While the constituents of the Sangh Parivar are going all out at the moment with this type of patriotism-oriented propaganda aimed at bolstering the strongman image of Modi and the efficiency of his government, there is a small section of the RSS that is apparently advising caution to Sangh Parivar apparatchiks and activists. They point out that General Raheel Sharif, the current chief of the Pakistan Army, has only two months to retire and he would, under normal circumstances, not like to leave office with the sense of demoralisation that the Indian propaganda on the “surgical strikes” must have generated amid Pakistan’s soldiers. “In this context, there is every possibility that the general will take such measures as to redeem this sense of demoralisation. This could take the form of some major yet surreptitious attack on one or some of our defence installations. Such a strike would result, in the current chest-thumping climate, in calls from large sections of the Indian population for more decisive strikes against Pakistan. This may be difficult to manage given the balance of power at the level of the military and also at the level of international backing,” said a senior RSS activist based in Lucknow.

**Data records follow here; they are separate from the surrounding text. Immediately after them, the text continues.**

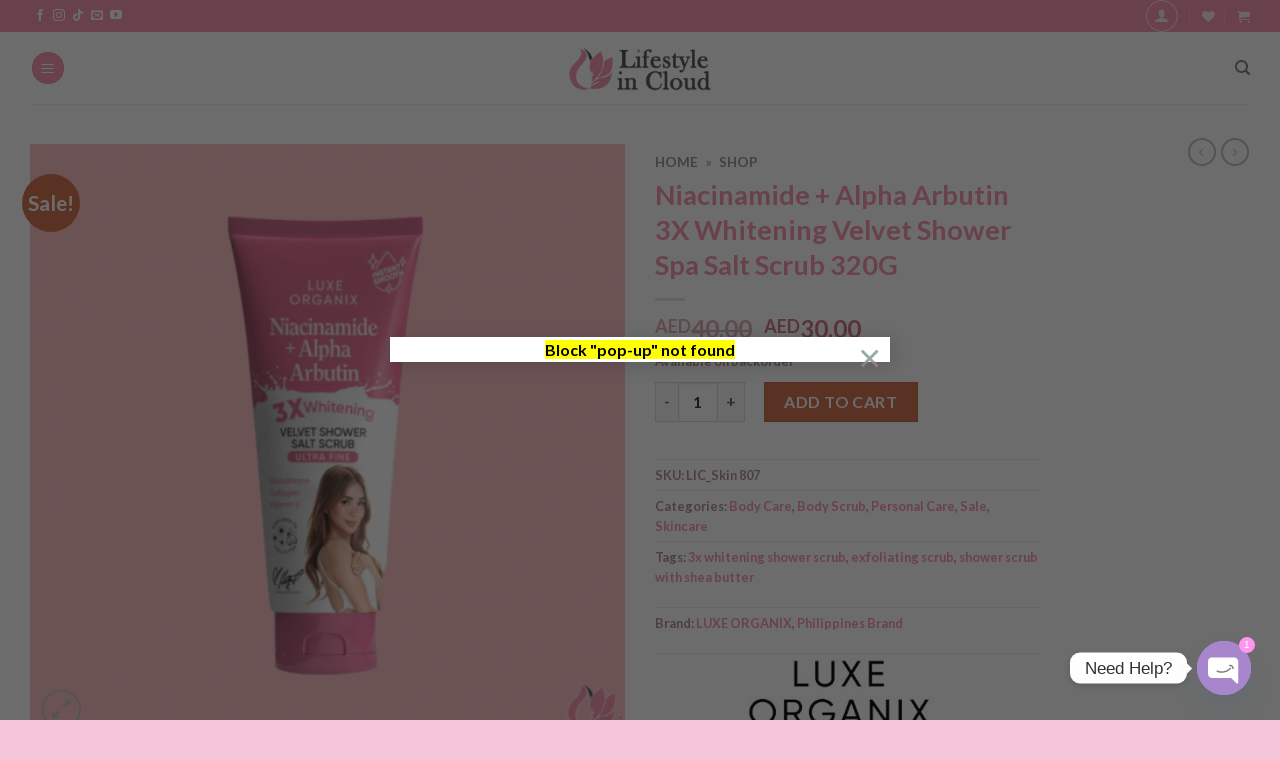

--- FILE ---
content_type: text/html; charset=utf-8
request_url: https://www.google.com/recaptcha/api2/aframe
body_size: -105
content:
<!DOCTYPE HTML><html><head><meta http-equiv="content-type" content="text/html; charset=UTF-8"></head><body><script nonce="wfClrcHapVhRjSORghXzPA">/** Anti-fraud and anti-abuse applications only. See google.com/recaptcha */ try{var clients={'sodar':'https://pagead2.googlesyndication.com/pagead/sodar?'};window.addEventListener("message",function(a){try{if(a.source===window.parent){var b=JSON.parse(a.data);var c=clients[b['id']];if(c){var d=document.createElement('img');d.src=c+b['params']+'&rc='+(localStorage.getItem("rc::a")?sessionStorage.getItem("rc::b"):"");window.document.body.appendChild(d);sessionStorage.setItem("rc::e",parseInt(sessionStorage.getItem("rc::e")||0)+1);localStorage.setItem("rc::h",'1768471166857');}}}catch(b){}});window.parent.postMessage("_grecaptcha_ready", "*");}catch(b){}</script></body></html>

--- FILE ---
content_type: application/javascript; charset=utf-8
request_url: https://fundingchoicesmessages.google.com/f/AGSKWxXrc_Ge1q89cCb6N6KPr5xsVblvTG6S-Nn3xeM2UYeEXejPh2S4kA4DNmfqSnjg6s6Qf82KvKUL0dM0ZnbFqBkkDLcK0MZbJqGfw2KaBurT-Z_Q25R4VjyrccuOIP0b2KLYU_4IFmTFq36Q6YXZDH6N7_83x_-e2rZ5BqcxnPjyZmQE3nP3A4BYrayk/_/Block-Ad./adstop728./adtonomy./ads-sticker2./adservice-
body_size: -1291
content:
window['71750f73-724f-4eb9-b93a-d1a86acb4304'] = true;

There is an argument that Modi’s advice to his Cabinet colleagues on flamboyance and chest-thumping is also driven by this line of thinking. But, as in the case of scores of instances in the past two and a half years, ranging from violence to murder on emotive Hindutva issues such as love jehad, ghar wapsi and beef consumption, the Hindutva brigade has taken over in the aftermath of the “surgical strikes” too. And as has been proven over and over again since May 2014, when Modi ascended to power, there seems to be no way of containing or turning it back.